Directions for this task – Write a continuation of the book reviews below, picking up right after their last sentence.

SO LONG, SEE YOU TOMORROW by William Maxwell

A few pages into this book, I started to wonder if I’d read something by this author before. And indeed I had, THEY CAME LIKE SWALLOWS, a memoir about the author’s mother dying of the Spanish Flu. What tipped me off was first the style, and second the fact that the narrator’s mother had just died of Spanish Flu.

Bizarrely, what the child narrator is narrating to us is a real-life murder from his home town. A man’s wife falls in love with his best friend, and leaves him in an ugly and very public divorce. He murders his friend, cuts off the corpse’s ear (?) and then drowns himself. The perspective changes from the child’s, to various of the adult’s, to a dog’s. The dog’s part is by far the saddest.

I admired this book greatly, but at the same time didn’t enjoy it. It was just kind of sad and I wasn’t sure what I gained from it.

SATURDAY NIGHT AND SUNDAY MORNING by Alan Sillitoe

I am always struck by how vanishingly rare it is to read a book by a working class person before about 1950.  Here is one.  It’s a hair raising account of heavy boozing and factory work in Nottingham, and you know all you need to know when I tell you this book is where the expression ‘Don’t let the bastards get you down’ comes from.  Try this sample:

“Factories sweat you to death, labour exchanges talk you to death, insurance and income tax offices milk money from your wage packets and rob you to death. And if you’re still left with a tiny bit of life in your guts after all this boggering about, the army calls you up and you get shot to death. . . .  Ay, by God, it’s a hard life if you don’t weaken, if you don’t stop that bastard government from grinding your face in the muck, though there ain’t much you can do about it unless you start making dynamite to blow their four-eyed clocks to bits.”

Data extract –
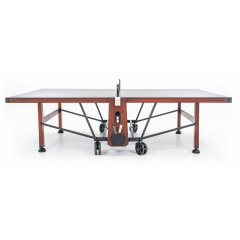 Premium W-760 Padouk Outdoor в Ростове-на-Дону по цене 110930 ₽ в категории теннисные столы Rasson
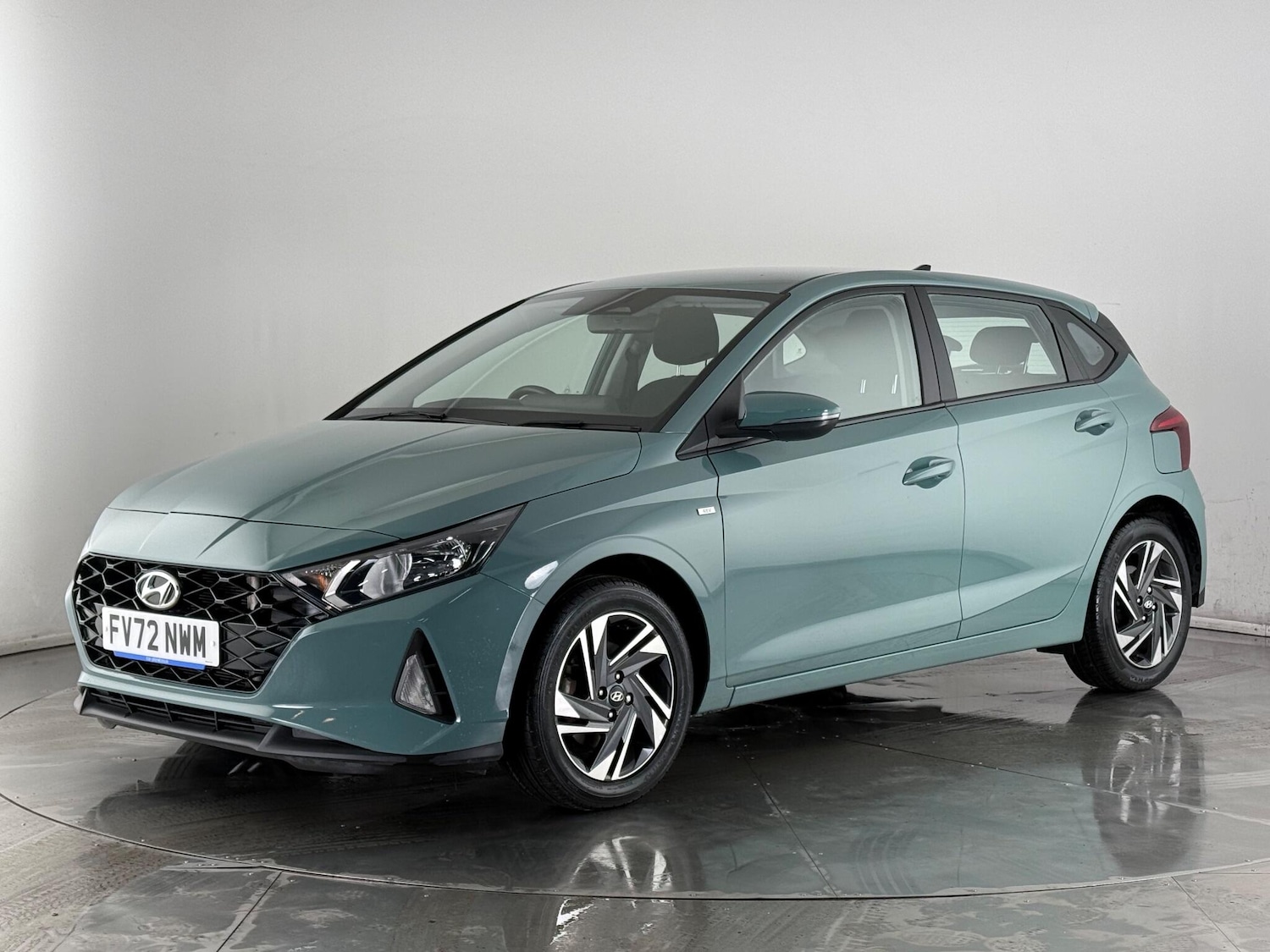 Used Hyundai i20 2023 for sale - 77183246: Photo 3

Answer –
‘It’s a hard life if you don’t weaken!’  I love that

This author began life as a factory worker, but then married a poet and used his army pension to move to Spain to write.   I was touched to hear he wrote this under a lemon tree at Robert Graves’ house, who was the person who encouraged him to write the life he knew.  I love Graves’ GOODBYE TO ALL THAT,  a wonderful book about binning your life and becoming a bohemian, and it was sweet to meet him at second-hand through this other writer. 

THE WALL by John Lanchester

In this book set in the far (near?) future, England is surrounded by a wall which is perpetually guarded against ‘the enemy’ who are desperate to get in. 

The exact situation is not described, but you get the impression there has been a massive raise in sea levels globally, and that the enemy is desperate climate migrants.  Much of the book is a straightforward adventure / romance story, focused on one man who is serving his mandatory two years on the wall.  SPOILER His unit allows an incursion, so they are all set adrift in the ocean.  Despite it not really going anywhere in terms of plot after this, I still found it a compelling story of an all-too-possible world.  Probably my favourite part was how it was well understood by the entire culture that the older generation was entirely at fault and they were ostracized appropriately. 

FUNNY STORY by Emily Henry

This is fun genre romance. I have never been much of a reader of genre fiction, but I like this lady Emily Henry. She writes quick, funny novels that make a vacation fly by. She is an enormous best seller, and I was interested to read how she thinks about the ‘romance genre’ tag. See below, from CBC. It is continually weird that somehow Stephen King (genre: thriller) is so much more respectable than any female genre writer I can think of

For Henry, it’s important to call herself a romance writer because she’s tired of people looking down on the genre and dismissing its value. 

“There is still a lot of snobbery around the genre and I find it really bizarre because it’s one of the very few genres that is so centered on women,” she says. “Obviously, it’s not just for or about women, but the authorship is dominated by women, the readership is dominated by women and I just don’t think it’s really a coincidence that it’s the genre that gets dismissed so readily…. Romance is so significant because it values women’s stories.”

MONEY by Martin Amis

This was one of the more famous books of the 1980s. I cannot say I am feeling it. It tells the story of an author whose book is being made into a movie. He has an alcohol problem and rolls joyfully/miserably through various excesses of his private and professional life. It is a novel of voice, the exuberant voice of the alcoholic, and I think we are supposed to be shocked and titillated by how transgressive he is. A woman at a bar is a ‘big bim,’ he has lots of thoughts on black New Yorkers, etc. I just found it kind of snore.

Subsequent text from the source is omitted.